Saturday, January 17, 2009

Film Review: Bottle Shock (11-01-09)

Set in 1976, Alan Rickman is shop owner and wine connoisseur, Steven Spurrier, who looking to broaden the world’s palette and break the stranglehold French vinos had over the market at the time, heads to California in the perception that something ’big’ is happening amongst it’s vineyards. Not expecting major quality, he meets a variety of locals and decides their wine is actually good enough for a tasting competition he is holding back in France. The rest they say, is history.

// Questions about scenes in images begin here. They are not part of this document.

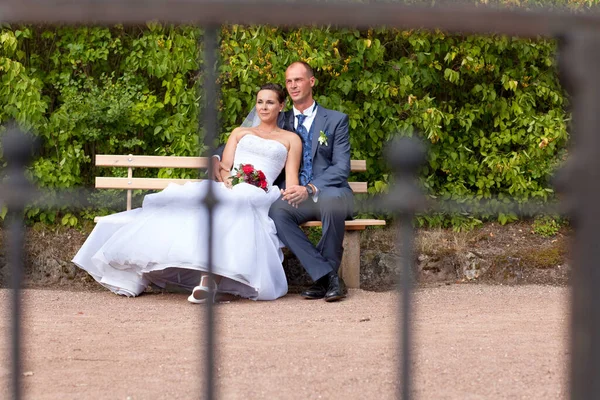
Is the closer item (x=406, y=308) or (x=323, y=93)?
(x=406, y=308)

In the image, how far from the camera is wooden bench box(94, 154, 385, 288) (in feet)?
19.7

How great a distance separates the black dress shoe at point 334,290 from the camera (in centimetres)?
A: 534

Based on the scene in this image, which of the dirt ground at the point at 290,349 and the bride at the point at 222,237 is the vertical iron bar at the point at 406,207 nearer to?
the dirt ground at the point at 290,349

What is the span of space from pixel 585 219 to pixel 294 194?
446 cm

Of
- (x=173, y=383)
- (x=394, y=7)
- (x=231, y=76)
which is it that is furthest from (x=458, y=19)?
(x=231, y=76)

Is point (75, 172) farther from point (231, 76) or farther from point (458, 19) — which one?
point (458, 19)

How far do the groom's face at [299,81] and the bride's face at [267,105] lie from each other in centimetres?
13

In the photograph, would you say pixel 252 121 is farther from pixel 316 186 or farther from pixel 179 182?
pixel 316 186

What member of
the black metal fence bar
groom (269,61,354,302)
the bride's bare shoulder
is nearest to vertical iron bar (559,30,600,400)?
the black metal fence bar

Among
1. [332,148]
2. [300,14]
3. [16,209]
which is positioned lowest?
[332,148]

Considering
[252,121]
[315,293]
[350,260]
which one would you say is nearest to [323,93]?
[252,121]

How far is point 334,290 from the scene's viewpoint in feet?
17.6

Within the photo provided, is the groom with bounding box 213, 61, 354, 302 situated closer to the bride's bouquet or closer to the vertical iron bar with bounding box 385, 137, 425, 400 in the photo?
the bride's bouquet

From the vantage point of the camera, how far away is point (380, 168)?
726cm
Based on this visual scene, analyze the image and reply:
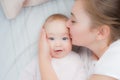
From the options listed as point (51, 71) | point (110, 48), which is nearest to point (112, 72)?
point (110, 48)

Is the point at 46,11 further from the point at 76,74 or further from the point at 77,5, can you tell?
the point at 76,74

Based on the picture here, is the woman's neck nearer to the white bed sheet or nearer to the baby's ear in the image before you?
the baby's ear

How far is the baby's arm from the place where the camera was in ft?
3.99

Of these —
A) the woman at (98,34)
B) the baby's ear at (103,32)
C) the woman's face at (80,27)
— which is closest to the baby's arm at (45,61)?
the woman at (98,34)

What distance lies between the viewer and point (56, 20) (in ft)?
4.12

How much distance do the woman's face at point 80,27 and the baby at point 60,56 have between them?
0.04 m

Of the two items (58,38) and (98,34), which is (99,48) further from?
(58,38)

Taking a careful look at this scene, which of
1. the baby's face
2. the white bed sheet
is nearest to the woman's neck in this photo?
the baby's face

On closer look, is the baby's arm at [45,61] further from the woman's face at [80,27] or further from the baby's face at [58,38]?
the woman's face at [80,27]

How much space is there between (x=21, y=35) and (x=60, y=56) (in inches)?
8.4

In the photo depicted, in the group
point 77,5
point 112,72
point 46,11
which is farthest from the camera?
point 46,11

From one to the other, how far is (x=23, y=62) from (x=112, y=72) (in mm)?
412

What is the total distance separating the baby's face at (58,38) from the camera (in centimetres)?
125

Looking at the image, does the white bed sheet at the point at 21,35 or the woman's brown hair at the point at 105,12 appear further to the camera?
the white bed sheet at the point at 21,35
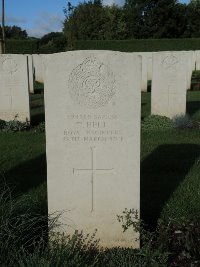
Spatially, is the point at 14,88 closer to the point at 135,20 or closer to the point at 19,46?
the point at 19,46

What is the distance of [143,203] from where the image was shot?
5242 millimetres

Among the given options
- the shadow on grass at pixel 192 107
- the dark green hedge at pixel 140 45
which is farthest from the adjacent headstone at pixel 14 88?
the dark green hedge at pixel 140 45


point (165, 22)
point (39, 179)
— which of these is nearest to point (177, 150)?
point (39, 179)

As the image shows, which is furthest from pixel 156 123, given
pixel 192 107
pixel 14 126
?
pixel 192 107

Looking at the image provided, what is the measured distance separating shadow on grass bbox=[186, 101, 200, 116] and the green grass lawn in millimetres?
3107

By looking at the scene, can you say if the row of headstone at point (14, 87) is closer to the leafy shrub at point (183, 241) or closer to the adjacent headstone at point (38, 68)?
the leafy shrub at point (183, 241)

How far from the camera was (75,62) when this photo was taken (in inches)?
155

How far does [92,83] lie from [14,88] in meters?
6.87

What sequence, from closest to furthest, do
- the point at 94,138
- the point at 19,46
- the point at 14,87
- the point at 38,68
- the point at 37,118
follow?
the point at 94,138 < the point at 14,87 < the point at 37,118 < the point at 38,68 < the point at 19,46

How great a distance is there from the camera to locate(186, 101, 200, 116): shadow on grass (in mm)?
12529

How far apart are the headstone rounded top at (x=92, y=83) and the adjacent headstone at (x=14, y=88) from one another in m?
6.53

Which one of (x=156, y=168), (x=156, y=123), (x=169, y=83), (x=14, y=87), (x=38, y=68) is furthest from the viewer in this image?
(x=38, y=68)

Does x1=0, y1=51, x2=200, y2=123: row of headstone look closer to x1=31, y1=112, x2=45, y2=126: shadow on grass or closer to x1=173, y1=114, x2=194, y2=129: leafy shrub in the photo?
x1=31, y1=112, x2=45, y2=126: shadow on grass

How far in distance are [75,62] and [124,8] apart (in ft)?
184
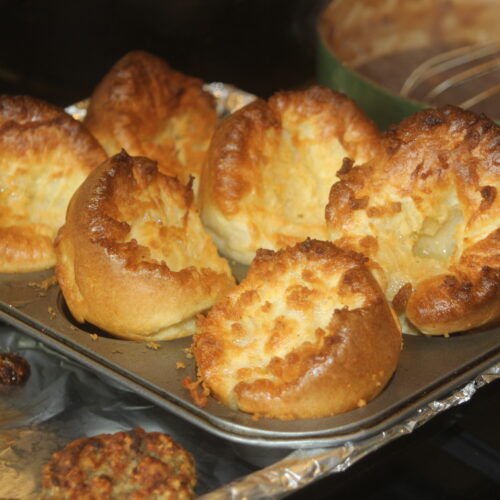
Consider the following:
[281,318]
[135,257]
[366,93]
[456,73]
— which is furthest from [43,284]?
[456,73]

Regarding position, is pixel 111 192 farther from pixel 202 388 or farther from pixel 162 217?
pixel 202 388

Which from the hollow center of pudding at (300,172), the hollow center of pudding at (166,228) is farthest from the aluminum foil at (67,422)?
the hollow center of pudding at (300,172)

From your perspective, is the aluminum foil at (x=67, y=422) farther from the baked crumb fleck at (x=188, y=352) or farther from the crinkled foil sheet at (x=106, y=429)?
the baked crumb fleck at (x=188, y=352)

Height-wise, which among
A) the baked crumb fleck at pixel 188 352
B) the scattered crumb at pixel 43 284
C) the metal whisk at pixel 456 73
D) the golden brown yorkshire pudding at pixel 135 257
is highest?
the metal whisk at pixel 456 73

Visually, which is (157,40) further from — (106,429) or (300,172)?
(106,429)

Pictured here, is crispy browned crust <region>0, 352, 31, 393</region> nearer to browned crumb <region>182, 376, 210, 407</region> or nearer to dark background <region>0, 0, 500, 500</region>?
browned crumb <region>182, 376, 210, 407</region>

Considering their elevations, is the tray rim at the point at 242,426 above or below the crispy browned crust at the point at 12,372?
above

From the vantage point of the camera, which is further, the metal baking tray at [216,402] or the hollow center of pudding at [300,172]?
the hollow center of pudding at [300,172]
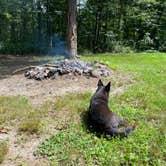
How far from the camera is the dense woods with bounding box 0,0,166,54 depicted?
1984 centimetres

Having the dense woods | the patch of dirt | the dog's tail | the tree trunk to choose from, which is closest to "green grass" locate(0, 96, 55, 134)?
the patch of dirt

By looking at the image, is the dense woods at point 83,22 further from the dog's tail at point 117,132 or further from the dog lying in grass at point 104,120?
the dog's tail at point 117,132

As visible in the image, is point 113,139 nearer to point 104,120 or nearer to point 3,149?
point 104,120

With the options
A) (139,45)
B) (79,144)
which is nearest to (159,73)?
(79,144)

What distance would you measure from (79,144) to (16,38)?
16283 mm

For a film based on a seemingly important chapter in wine history, Bottle Shock’s major flaw is its almost forced elements of the relationships between its leads. It is not that padding such a distinctive story with dramatic liberties is bad, more that it is just not done that well here. A film like this does need something to keep the interest of non-wine aficionados in the audience, so the idea is acceptable, but the script fails to deliver a little more than a few solid moments of comedy and drama amongst a traditional Hollywood relationship arc. It is nothing you haven’t seen before, but its positives make it worth a watch (only once) with Rickman and wine fans certainly getting the most out of it.

Bill Pullman and Freddy Rodriquez add some convincing dramatic weight to their roles of stubborn father to Chris Pine’s Bo and Mexican cellar rat with wine making ambitions of his own respectively, but they’re never given really too much to work with. Pine is fine enough as our lead who needs to pull his attitude, but the surfer-hippy wig he dons was borderline overly distracting to be honest. Rachael Taylor’s character of Sam is performed well enough I suppose, but it would probably help if I felt she needed to be there at all. The love triangle between her, Bo and Rodriquez’s Gustavo is clearly the films weakest link. As expected, Rickman is playing to type, but he is so much fun, every scene he is in is the film’s highlights, particularly ones involving him and a slightly eccentric Dennis Farina.

Director Randall Miller follows suit with the standardized story by not really being overly inspiring, though the California scenery is on show in all its bright glory, which makes the experience easy on the eye, also dubiously allowing the script’s flaws to wash over a little easier. Comparisons to the superior Sideways (one of my favourite films of recent years) would be unfair to both films and even though Bottle Shock would have benefited expanding on the actual wine making process over the love triangle guff, as it stands it is predictable, enjoyable fare that you could do a lot worse than with your favourite chardonnay on a lazy afternoon.